Pro-Adrenomedullin may guide decongestive therapy in acute heart failure patients

Benedikt N. Beer (Hamburg)1, S. Keshtkaran (Hamburg)1, C. Kellner (Hamburg)1, L. C. Besch (Hamburg)1, J. Sundermeyer (Hamburg)1, A. Dettling (Hamburg)1, C. Kondziella (Hamburg)1, P. Kirchhof (Hamburg)1, S. Blankenberg (Hamburg)1, C. Magnussen (Hamburg)1, B. Schrage (Hamburg)1

1Universitätsklinikum Hamburg-Eppendorf Klinik für Kardiologie Hamburg, Deutschland


Background: Congestion is a major determinant of outcomes in acute heart failure. Its assessment is complex, rendering sufficient decongestive therapy a challenge. Consequently, residual congestion is frequent at discharge, increasing the risk of re-hospitalisation and death. Mid-regional pro-adrenomedullin mirrors vascular integrity and may therefore be an objective marker to quantify congestion and to guide decongestive therapies in patients with acute heart failure.

Methods: Observational, prospective, single centre study in unselected patients presenting with acute heart failure. This study aimed to assess the potential capability of mid-regional pro-adrenomedullin in guiding decongestion therapy. Congestion was assessed applying clinical scores. Baseline pro-adrenomedullin concentrations were related to in-hospital (all-cause) death and in-hospital worsening heart failure. Discharge pro-adrenomedullin concentrations were related to post-discharge (all-cause) mortality. Worsening heart failure was defined by the RELAX-AHF-2 trial criteria. Cox and logistic regression models with adjustment for clinical features were fitted.
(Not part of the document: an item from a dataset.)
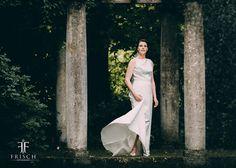 Die Hochzeitssaison ist auch bei uns in vollem Gange und so möchten wir Euch dieses Foto einer der letzten Hochzeiten natürlich nicht vorenthalten. Wir freuen uns dass wir dieses Jahr noch einige weitere grandiose Liebesbekundungen festhalten dürfen und planen bereits für die wundervollen Brautpaare 2018. Falls Ihr also plant im nächsten (oder sogar noch dieses Jahr?) zu heiraten: Meldet Euch gerne bei uns <3 #wedding #hochzeit #hochzeitsfotograf #hochzeitsfotografie #brautpaare2017 #love…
Results: Overall, 233 patients were analysed (median age 77 years, 148 male (63.5%)). Ischaemic cardiomyopathy was the most common cause of heart failure affecting 85 patients (40.5%). The present hospitalisation was the first heart failure event in 47 patients (20.9%). Frequent presumed triggers were tachyarrhythmia (68 patients, 29.4%), hypertensive crisis (60 patients, 26.4%), infections (52 patients, 22.6%) and acute myocardial infarction (30 patients, 12.9%). Median NT-proBNP concentration was 7,332 ng/l (IQR 3,425, 14,854) and pro-adrenomedullin 2.0 nmol/l (1.4, 2.9). Overall, 8 patients (3.5%) died in hospital, 100 (44.1%) experienced in-hospital worsening heart failure and 60 patients (36.6%) died after discharge over a median follow-up of 1.92 years. Pro-adrenomedullin concentrations (logarithmised) were significantly associated with congestion, both at baseline as well as during the hospital stay (Figure 1). Baseline pro-adrenomedullin was associated with in-hospital worsening heart failure (OR 4.23, 95% Confidence Interval 1.87, 9.58; p<0.001), pro-adrenomedullin at discharge with post-discharge death (HR 3.93, 95% CI 1.86, 8.67; p<0.001) (Figure 2).

Conclusion: In patients admitted with decompensated heart failure, elevated pro-adrenomedullin is associated with congestion, in-hospital worsening heart failure and with death during follow-up. Pending external validation, these results identify pro-adrenomedullin as a promising biomarker to quantify cardiac congestion.